Records from a spatial question set:

= = = =

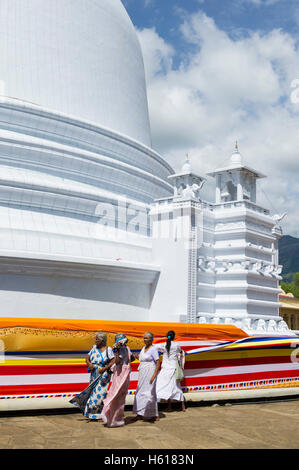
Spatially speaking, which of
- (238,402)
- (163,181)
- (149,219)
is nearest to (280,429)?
(238,402)

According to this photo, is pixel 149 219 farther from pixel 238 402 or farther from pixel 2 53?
pixel 238 402

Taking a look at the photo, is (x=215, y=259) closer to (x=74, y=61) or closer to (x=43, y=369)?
(x=74, y=61)

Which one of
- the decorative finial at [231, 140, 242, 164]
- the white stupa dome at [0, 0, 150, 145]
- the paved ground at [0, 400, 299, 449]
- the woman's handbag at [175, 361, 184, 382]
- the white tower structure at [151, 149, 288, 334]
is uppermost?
the white stupa dome at [0, 0, 150, 145]

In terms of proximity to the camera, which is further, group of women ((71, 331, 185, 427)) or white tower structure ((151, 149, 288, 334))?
white tower structure ((151, 149, 288, 334))

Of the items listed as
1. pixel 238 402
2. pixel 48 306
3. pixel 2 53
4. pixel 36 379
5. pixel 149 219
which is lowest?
pixel 238 402

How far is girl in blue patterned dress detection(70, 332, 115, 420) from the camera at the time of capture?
293 inches

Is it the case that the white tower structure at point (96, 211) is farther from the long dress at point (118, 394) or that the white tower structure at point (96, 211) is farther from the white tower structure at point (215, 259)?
the long dress at point (118, 394)

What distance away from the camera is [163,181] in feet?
69.5

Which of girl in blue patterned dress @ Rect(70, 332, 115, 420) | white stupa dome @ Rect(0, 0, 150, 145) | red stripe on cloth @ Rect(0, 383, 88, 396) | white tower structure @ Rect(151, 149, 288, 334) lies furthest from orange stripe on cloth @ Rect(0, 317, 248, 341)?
white stupa dome @ Rect(0, 0, 150, 145)

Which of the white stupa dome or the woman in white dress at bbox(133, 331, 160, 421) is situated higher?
the white stupa dome

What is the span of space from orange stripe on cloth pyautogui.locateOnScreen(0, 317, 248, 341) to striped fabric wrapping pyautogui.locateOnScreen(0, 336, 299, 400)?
185 mm

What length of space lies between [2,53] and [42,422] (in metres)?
14.5

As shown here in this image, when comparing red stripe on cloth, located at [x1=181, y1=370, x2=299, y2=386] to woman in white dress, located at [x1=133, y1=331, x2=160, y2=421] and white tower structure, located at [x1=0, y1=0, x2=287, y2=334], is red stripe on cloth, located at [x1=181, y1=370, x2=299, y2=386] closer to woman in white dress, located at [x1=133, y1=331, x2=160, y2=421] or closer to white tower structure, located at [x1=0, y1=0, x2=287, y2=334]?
woman in white dress, located at [x1=133, y1=331, x2=160, y2=421]

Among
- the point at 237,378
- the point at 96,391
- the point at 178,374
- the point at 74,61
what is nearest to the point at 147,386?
the point at 96,391
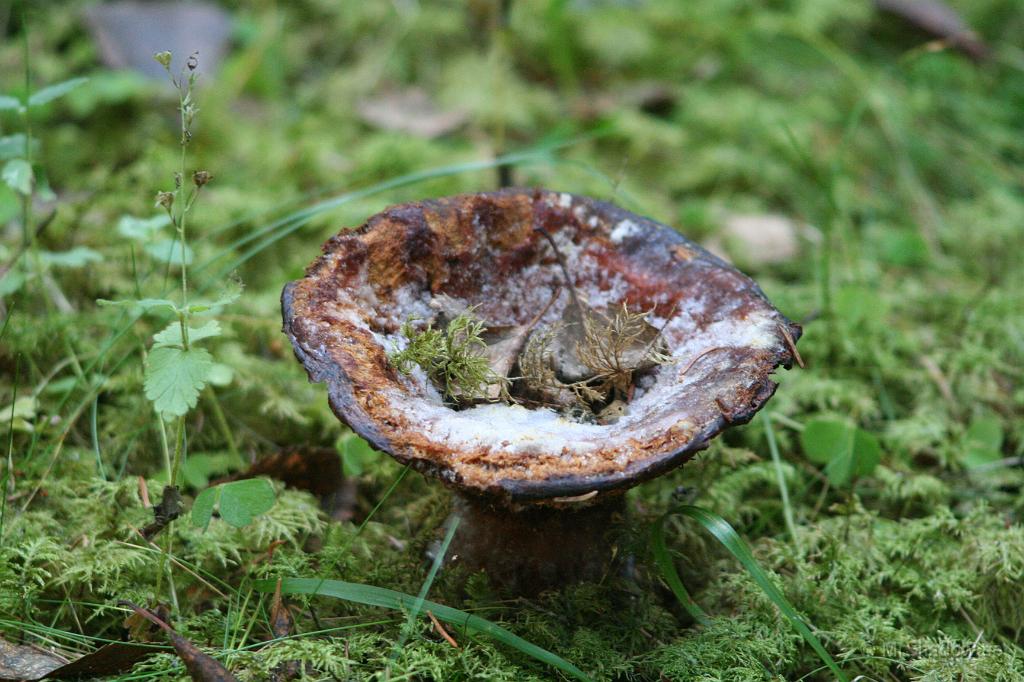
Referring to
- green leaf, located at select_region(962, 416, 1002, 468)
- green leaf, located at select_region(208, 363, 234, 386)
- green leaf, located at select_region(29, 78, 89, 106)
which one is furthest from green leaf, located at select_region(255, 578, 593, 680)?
green leaf, located at select_region(962, 416, 1002, 468)

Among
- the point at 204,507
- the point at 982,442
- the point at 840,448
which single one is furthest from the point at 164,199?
the point at 982,442

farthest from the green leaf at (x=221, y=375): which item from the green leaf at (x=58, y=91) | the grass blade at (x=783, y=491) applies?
the grass blade at (x=783, y=491)

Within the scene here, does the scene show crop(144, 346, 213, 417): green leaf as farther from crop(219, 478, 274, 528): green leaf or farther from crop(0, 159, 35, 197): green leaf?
crop(0, 159, 35, 197): green leaf

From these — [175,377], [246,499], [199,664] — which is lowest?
[199,664]

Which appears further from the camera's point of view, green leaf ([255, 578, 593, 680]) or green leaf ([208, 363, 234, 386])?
green leaf ([208, 363, 234, 386])

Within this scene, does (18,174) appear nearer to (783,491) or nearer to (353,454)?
(353,454)

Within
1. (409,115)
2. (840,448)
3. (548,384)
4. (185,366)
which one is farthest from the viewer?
(409,115)

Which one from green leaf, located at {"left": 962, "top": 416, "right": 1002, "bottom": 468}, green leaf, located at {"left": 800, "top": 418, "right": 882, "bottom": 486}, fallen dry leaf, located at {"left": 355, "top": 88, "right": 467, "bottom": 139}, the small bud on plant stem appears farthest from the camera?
fallen dry leaf, located at {"left": 355, "top": 88, "right": 467, "bottom": 139}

= = = =

WRITTEN PROBLEM: Copy the whole of the material above exactly, but not its images.

SOLUTION TO THIS PROBLEM:
Spatially speaking, which of
- (238,402)
- (163,181)
- (149,219)
is nearest to (280,429)?
(238,402)

According to this photo, is pixel 149 219 farther from pixel 238 402 or farther from pixel 2 53?
pixel 238 402

Taking a look at the photo, is (x=215, y=259) closer to (x=74, y=61) or closer to (x=43, y=369)?
(x=74, y=61)

Which one of
- the decorative finial at [231, 140, 242, 164]
- the white stupa dome at [0, 0, 150, 145]
- the paved ground at [0, 400, 299, 449]
- the woman's handbag at [175, 361, 184, 382]
- the white tower structure at [151, 149, 288, 334]
is uppermost?
the white stupa dome at [0, 0, 150, 145]

In terms of proximity to the camera, which is further, group of women ((71, 331, 185, 427)) or white tower structure ((151, 149, 288, 334))?
white tower structure ((151, 149, 288, 334))

Of the items listed as
1. pixel 238 402
2. pixel 48 306
3. pixel 2 53
4. pixel 36 379
5. pixel 149 219
which is lowest?
pixel 238 402

How far is girl in blue patterned dress detection(70, 332, 115, 420) from the camera at the time of capture?
293 inches

Is it the case that the white tower structure at point (96, 211) is farther from the long dress at point (118, 394) or that the white tower structure at point (96, 211) is farther from the white tower structure at point (215, 259)?
the long dress at point (118, 394)

What distance away from the camera is [163,181] in feet?
69.5

Which of girl in blue patterned dress @ Rect(70, 332, 115, 420) | white stupa dome @ Rect(0, 0, 150, 145) | red stripe on cloth @ Rect(0, 383, 88, 396) | white tower structure @ Rect(151, 149, 288, 334) lies furthest from orange stripe on cloth @ Rect(0, 317, 248, 341)?
white stupa dome @ Rect(0, 0, 150, 145)

Which of the white stupa dome or the woman in white dress at bbox(133, 331, 160, 421) is situated higher?
the white stupa dome

What is the span of space from orange stripe on cloth pyautogui.locateOnScreen(0, 317, 248, 341) to striped fabric wrapping pyautogui.locateOnScreen(0, 336, 299, 400)?
185 mm

What length of space lies between [2,53] and [42,422] (in metres)?
14.5

As shown here in this image, when comparing red stripe on cloth, located at [x1=181, y1=370, x2=299, y2=386] to woman in white dress, located at [x1=133, y1=331, x2=160, y2=421] and white tower structure, located at [x1=0, y1=0, x2=287, y2=334], is red stripe on cloth, located at [x1=181, y1=370, x2=299, y2=386] closer to woman in white dress, located at [x1=133, y1=331, x2=160, y2=421] or closer to white tower structure, located at [x1=0, y1=0, x2=287, y2=334]?
woman in white dress, located at [x1=133, y1=331, x2=160, y2=421]

Among
- the point at 237,378
- the point at 96,391
- the point at 178,374
- the point at 74,61
what is nearest to the point at 147,386?
the point at 96,391
Referring to
- green leaf, located at select_region(962, 416, 1002, 468)
- green leaf, located at select_region(208, 363, 234, 386)
- green leaf, located at select_region(29, 78, 89, 106)
which one is furthest from green leaf, located at select_region(255, 578, 593, 680)?
green leaf, located at select_region(962, 416, 1002, 468)

Among
- the point at 204,507
- the point at 982,442
- the point at 840,448
which single one is furthest from the point at 164,199?
the point at 982,442

farthest from the green leaf at (x=221, y=375): which item from the green leaf at (x=58, y=91) | the grass blade at (x=783, y=491) applies?
the grass blade at (x=783, y=491)

Within the scene here, does the scene show crop(144, 346, 213, 417): green leaf as farther from crop(219, 478, 274, 528): green leaf or farther from crop(0, 159, 35, 197): green leaf?
crop(0, 159, 35, 197): green leaf

From these — [175,377], [246,499], [199,664] — which is lowest?
[199,664]

Which appears further from the camera's point of view, green leaf ([255, 578, 593, 680]) or green leaf ([208, 363, 234, 386])?
green leaf ([208, 363, 234, 386])

Within this scene, does (18,174) appear nearer to (783,491) or nearer to (353,454)?
(353,454)

Within
1. (409,115)
2. (840,448)
3. (548,384)
4. (185,366)
which one is farthest from the viewer?
(409,115)

Which one from green leaf, located at {"left": 962, "top": 416, "right": 1002, "bottom": 468}, green leaf, located at {"left": 800, "top": 418, "right": 882, "bottom": 486}, fallen dry leaf, located at {"left": 355, "top": 88, "right": 467, "bottom": 139}, the small bud on plant stem appears farthest from the camera?
fallen dry leaf, located at {"left": 355, "top": 88, "right": 467, "bottom": 139}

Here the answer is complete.